IT HAS BEEN YEARS, IF NOT DECADES, since Rolling Stone was considered the bible of the counterculture. But the magazine may have won back some hippie cred with its premiere issue in China, which came out in March, sold its entire print run -- and promptly found its license revoked.

This is not a censorship issue. It's a business problem. Rolling Stone did not violate any ideological restrictions of the Communist Party; it merely got caught up in irrational regulations and manic competition, which are the main hazards in doing business in China today. In principle, China says it welcomes investors, but in practice it requires them to be contortionists and jump through hoops.

After long negotiation and preparation, Rolling Stone unveiled its first China issue with a cover featuring Cui Jian, the godfather of Chinese rock 'n' roll, and a long article on Mu Zimei, a blogger who became popular writing in lurid detail about her sex life.
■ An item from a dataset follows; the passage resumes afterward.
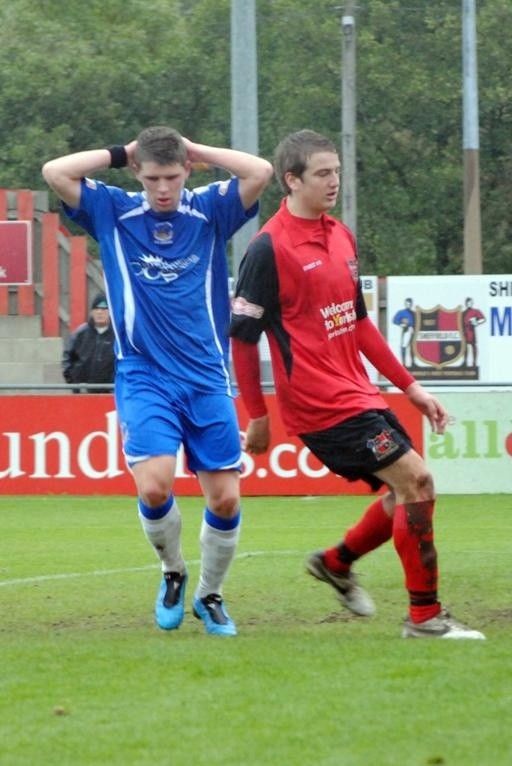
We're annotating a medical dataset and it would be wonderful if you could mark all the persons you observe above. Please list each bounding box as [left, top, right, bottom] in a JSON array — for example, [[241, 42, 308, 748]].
[[37, 125, 273, 634], [60, 293, 116, 393], [224, 129, 483, 642], [460, 297, 487, 367], [391, 296, 418, 367]]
Nothing overtly political, and only mildly risky by Chinese standards. The issue quickly sold 125,000 copies. At the first sign of success, however, Rolling Stone's partner made new financial demands and apparently ran crying to officials, who suspended publication. What happens next is unclear.
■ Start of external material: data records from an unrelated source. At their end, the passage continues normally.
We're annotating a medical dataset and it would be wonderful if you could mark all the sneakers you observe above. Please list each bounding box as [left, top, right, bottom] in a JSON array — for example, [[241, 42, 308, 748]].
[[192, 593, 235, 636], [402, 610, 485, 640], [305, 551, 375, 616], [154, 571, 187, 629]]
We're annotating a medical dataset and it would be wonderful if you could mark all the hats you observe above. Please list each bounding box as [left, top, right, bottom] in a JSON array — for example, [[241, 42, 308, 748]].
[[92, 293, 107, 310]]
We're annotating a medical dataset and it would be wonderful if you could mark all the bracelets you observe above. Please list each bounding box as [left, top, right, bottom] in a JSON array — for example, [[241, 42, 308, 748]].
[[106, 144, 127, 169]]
Overall, the magazine landscape in China looks promising, like many sectors in its booming economy. A growing urban population with ever more disposable income is spending on magazines. Ad revenues grew by 18% in 2005, to roughly $600 million, and appear poised to grow for several years.

Yet Beijing, paranoid about Western infiltration, refuses to issue magazine licenses to foreigners. Instead, officials regularly look the other way when a company such as Conde Nast buys a license for an existing Chinese magazine and remakes it into Chinese Vogue. Many of the 60-odd foreign publications in China, including Rolling Stone, have used this tactic.

Trouble is, that approach requires having a Chinese partner, who is typically all smiles at the beginning of a business relationship but starts frowning when real money begins coming in. Then talk of "proper procedure" and "regulations" starts cropping up -- all negotiating ploys dressed up in legalese.

U.S. companies going into China -- such as Google and Microsoft -- wrestle with the question of how to comply with China's authorities. In a few cases, free speech is at stake. More often, hard-knuckle business tactics are at play. And sometimes the two intersect. The path to success is treacherous and requires smart negotiation and constant supervision.

It is a lesson learned the hard way at Rolling Stone, which is now mostly a symbol of celebrity culture. But every culture deserves a magazine worthy of its celebrities. Maybe they could put that on the cover of the next issue of the Chinese Rolling Stone.